Adolfo Suárez ha sido probablemente el único político de la democracia española que creyó en la existencia real del centro, esa entelequia que ahora buscan con candil los tercerespañistas de toda clase y condición. Suárez creyó en el centro por la sencilla razón de que cuando asomó a la política de estado desde el aparato franquista no había derechas ni izquierdas porque estaban legalmente proscritas. Y se presentó a las elecciones al frente de un conglomerado extraído del franquismo institucional y sociológico que se anunciaba con tres palabras mágicas: unión, centro y democracia. La pasión centrista de Suárez cavó su tumba política. Ganó las primeras elecciones porque encabezaba el partido del régimen, el cual desmontó y abrió la puerta a la participación política de las derechas y las izquierdas que no tenían empacho en reconocerse como tales. Apenas promulgada la constitución, se acabó el encantamiento centrista.

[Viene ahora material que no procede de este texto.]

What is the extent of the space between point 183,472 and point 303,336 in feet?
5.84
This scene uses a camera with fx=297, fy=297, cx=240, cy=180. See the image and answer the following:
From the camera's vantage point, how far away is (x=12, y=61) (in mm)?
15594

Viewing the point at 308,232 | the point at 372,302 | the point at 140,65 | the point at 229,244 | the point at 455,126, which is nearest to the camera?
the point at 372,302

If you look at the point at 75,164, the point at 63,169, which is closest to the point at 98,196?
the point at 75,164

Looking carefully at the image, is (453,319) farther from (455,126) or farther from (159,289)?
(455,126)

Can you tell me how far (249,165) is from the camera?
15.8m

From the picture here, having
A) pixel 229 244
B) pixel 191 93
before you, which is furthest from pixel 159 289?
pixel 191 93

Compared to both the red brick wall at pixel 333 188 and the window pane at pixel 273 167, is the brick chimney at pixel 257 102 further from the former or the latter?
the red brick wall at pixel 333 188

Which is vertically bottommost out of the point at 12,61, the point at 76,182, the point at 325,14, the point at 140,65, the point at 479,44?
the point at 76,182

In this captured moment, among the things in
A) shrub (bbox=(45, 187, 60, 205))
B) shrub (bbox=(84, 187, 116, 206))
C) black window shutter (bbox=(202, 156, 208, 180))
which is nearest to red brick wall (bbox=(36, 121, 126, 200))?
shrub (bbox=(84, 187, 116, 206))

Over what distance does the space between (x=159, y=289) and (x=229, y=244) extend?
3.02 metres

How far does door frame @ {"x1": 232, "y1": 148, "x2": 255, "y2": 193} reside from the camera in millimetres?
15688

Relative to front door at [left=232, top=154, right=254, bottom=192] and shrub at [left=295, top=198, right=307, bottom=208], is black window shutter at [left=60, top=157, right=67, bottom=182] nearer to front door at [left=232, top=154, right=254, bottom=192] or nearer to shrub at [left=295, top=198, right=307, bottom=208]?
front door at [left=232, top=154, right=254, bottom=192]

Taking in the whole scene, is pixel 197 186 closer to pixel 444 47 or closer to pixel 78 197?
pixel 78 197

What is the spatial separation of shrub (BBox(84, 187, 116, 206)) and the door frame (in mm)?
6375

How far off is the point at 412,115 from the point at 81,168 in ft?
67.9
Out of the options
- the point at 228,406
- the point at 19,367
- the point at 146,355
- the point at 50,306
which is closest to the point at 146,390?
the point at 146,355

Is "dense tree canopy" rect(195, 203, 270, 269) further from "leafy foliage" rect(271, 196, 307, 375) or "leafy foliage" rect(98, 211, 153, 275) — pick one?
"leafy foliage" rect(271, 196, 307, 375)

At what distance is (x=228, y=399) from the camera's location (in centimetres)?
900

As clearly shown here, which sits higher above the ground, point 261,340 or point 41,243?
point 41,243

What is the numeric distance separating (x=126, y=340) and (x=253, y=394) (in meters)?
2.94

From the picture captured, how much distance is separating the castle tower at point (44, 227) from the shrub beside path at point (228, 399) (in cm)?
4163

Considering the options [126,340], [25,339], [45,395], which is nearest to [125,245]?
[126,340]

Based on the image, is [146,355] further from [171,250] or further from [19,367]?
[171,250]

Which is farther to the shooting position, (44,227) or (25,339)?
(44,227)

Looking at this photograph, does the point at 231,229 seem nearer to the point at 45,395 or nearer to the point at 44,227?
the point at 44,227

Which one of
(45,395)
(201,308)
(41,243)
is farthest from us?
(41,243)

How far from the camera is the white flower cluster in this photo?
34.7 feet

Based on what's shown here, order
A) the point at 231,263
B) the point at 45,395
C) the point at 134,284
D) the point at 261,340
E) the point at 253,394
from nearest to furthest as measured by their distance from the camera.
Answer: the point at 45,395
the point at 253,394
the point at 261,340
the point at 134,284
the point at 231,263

Las fuerzas que habían sostenido a Suárez, el rey incluido, iniciaron una campaña apenas soterrada contra él, que le obligó a dimitir del cargo. El centro suarista hubiera seguido como la derecha civilizada, se decía entonces, en el reconocimiento implícito de que hay otra derecha salvaje, bajo la batuta de Leopoldo Calvo Sotelo si no hubiera irrumpido en el proceso el golpe del 23F, que de rebote abrió el dilatado periodo social-felipista. La derecha, ya despojada de pudores centristas, fue a refugiarse bajo el paraguas de don Fraga, un franquista sin complejos, como se diría ahora, si bien aperturista, como se decía entonces, hasta que se convirtió en el partido de la derecha bajo la férula de don Aznar. Suárez intentó una segunda vida política con otro partido que añadía a los mantras de centro y democracia el señuelo de lo social pero fracasó de plano. Las cartas del bipartidismo ya estaban echadas. El centro quedó como un pegote sobrevenido en la definición de la derecha aznárida.
Viene este largo y tedioso preámbulo a cuento para establecer la genealogía del tercer partido emergente de los que nos venimos ocupando en esta miniserie. Vox, al contrario que Podemos o Ciudadanos, no es un invento ex novo más o menos ajeno a la tradición política del llamado régimen del 78, sino la eclosión de los huevos largamente incubados al calor del gran partido de la derecha. No es un grano que le haya salido al pepé sino su célula primigenia, su avatar primero, ese antepasado innombrable cuya memoria gravita sobre el linaje familiar, el guardián de las esencias. Es, como se diría en lenguaje épico, la voz de la sangre. Eso explica el gran predicamento que ejerce sobre el pepé y la familiaridad que se advierte entre las dos formaciones bajo la apariencia de su desacuerdo.
Vox intentó rebasar al hermano mayor (como a su turno lo habían intentado los otros emergentes en su campo respectivo) con una moción de censura contra el gobierno tildado de social-comunista en la neojerga de la derecha. El líder voxiano hizo al efecto un discurso brutalista, tremebundo y vacuo, que fracasó porque tuvo enfrente a su hermano mayor. El discurso de don Casado, quizá el mejor que haya hecho o pueda hacer en toda su vida política, estaba sin embargo inspirado por el miedo real a ser sobrepasado por sus propios vástagos. En aquel debate se jugaba la titularidad de la herencia, no quién era más moderado o más centrista.
Vox, al contrario que los otros emergentes, careció desde el principio de un liderazgo reconocible. Don Abascal es lo que parece, un becario del tinglado de la derecha, manifiestamente insuficiente para el cargo, y él lo sabe. Lo que ha aportado a la política es la metodología trumpiana, de la que se ha apoderado también la desenfadada presidenta de Madrid poniéndose así en situación de favorecer una futura coalición post electoral. Si tal ocurre, y es bastante probable, Madrid tendrá un gobierno de derecha en el que la novedad es que no será la derecha civilizada, dicho en la jerga del tardofranquismo, sino la otra. La buena noticia es que dejaremos de oír hablar del famoso e inexistente centro.